While lawyers and judges are experts in the law, they often do not have deep knowledge of the many complicated matters that arise in the courtroom. Similarly, members of a jury may have difficulty deciding a case if they are unfamiliar with the significance of different types of evidence or have difficulty understanding the claims made by the legal representatives of the parties involved. A good expert witness should be able to explain complex issues to those without expertise so that they can use the information to properly argue and decide a legal case.
Becoming a litigation expert witness is usually a matter of having provable, in-depth knowledge and experience of a particular subject matter.
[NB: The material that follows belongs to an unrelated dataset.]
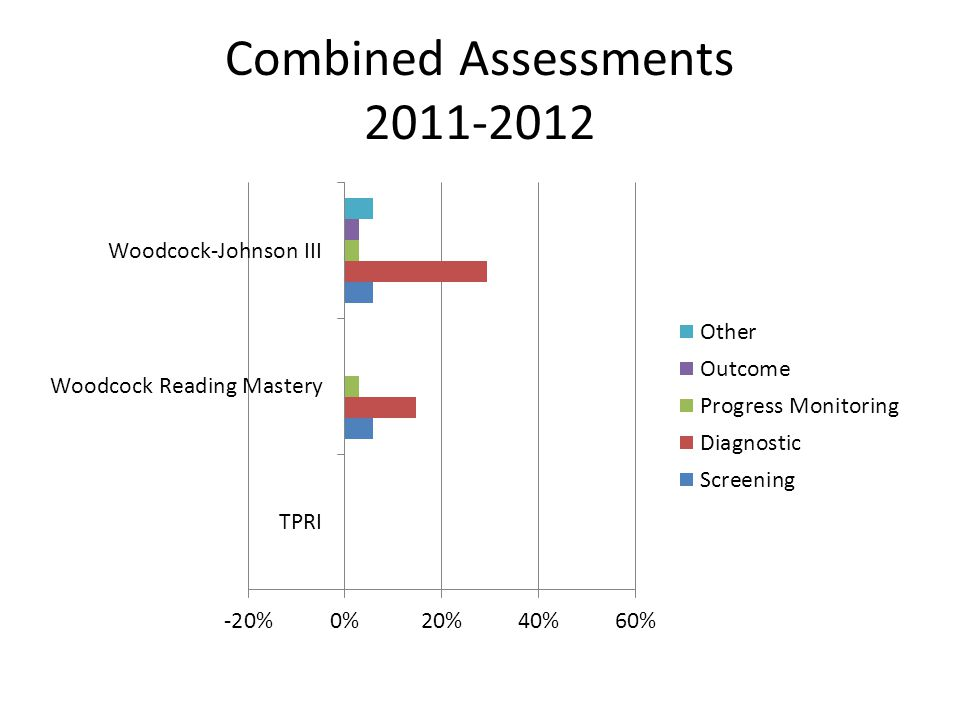 Combined Assessments 2011-2012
For example, a medical or legal malpractice expert witness would usually be expected to hold appropriate educational credentials, such as a medical or law degree. In addition, the expert witness would likely need to demonstrate that she has experience in her field, either in the form of employment or some sort of published research. Litigation expert witness qualifications may vary widely depending on the subject that the courts, attorneys, and jury need to know more about. If a case involves a problem with an automobile, an expert witness may be a very experienced mechanic who only holds a high-school diploma, whereas a mental health expert witness would likely need to hold a doctorate degree.
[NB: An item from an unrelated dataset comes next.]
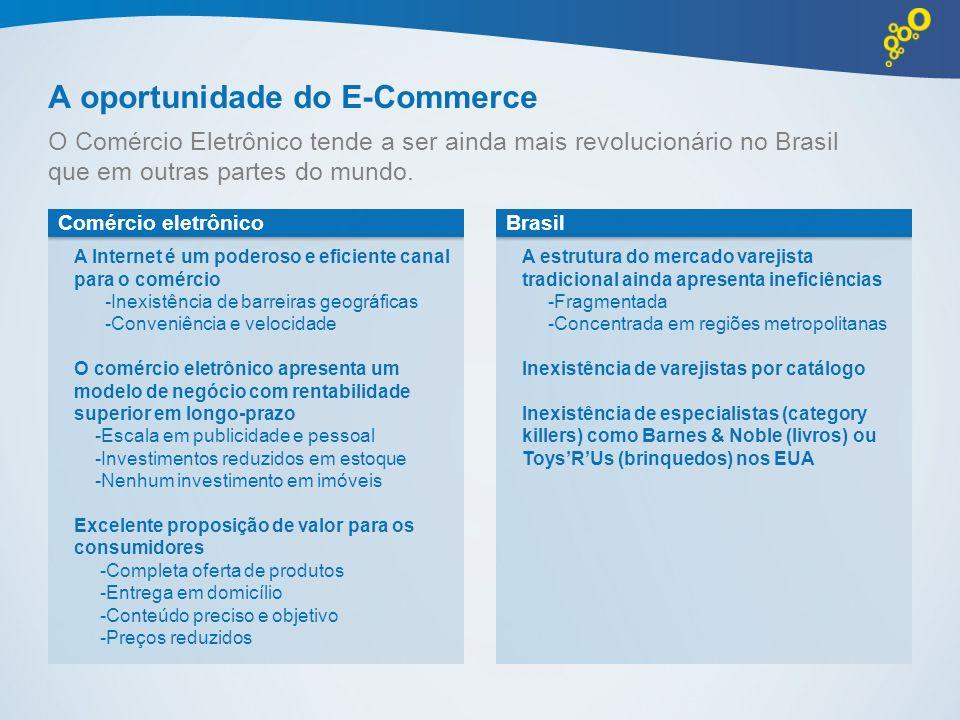 A oportunidade do E-Commerce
The role of a litigation expert witness is typically defined by the needs and rules of a court. In some countries, expert witnesses primarily advise judges on complex cases, while in others, expert witnesses can be hired by either the plaintiff or defendant to bolster his case. In the United States, it is not uncommon for lawyers to hire an expert witness, not to appear in court, but to advise the legal team of any holes in their client's case before the case even reaches a courtroom.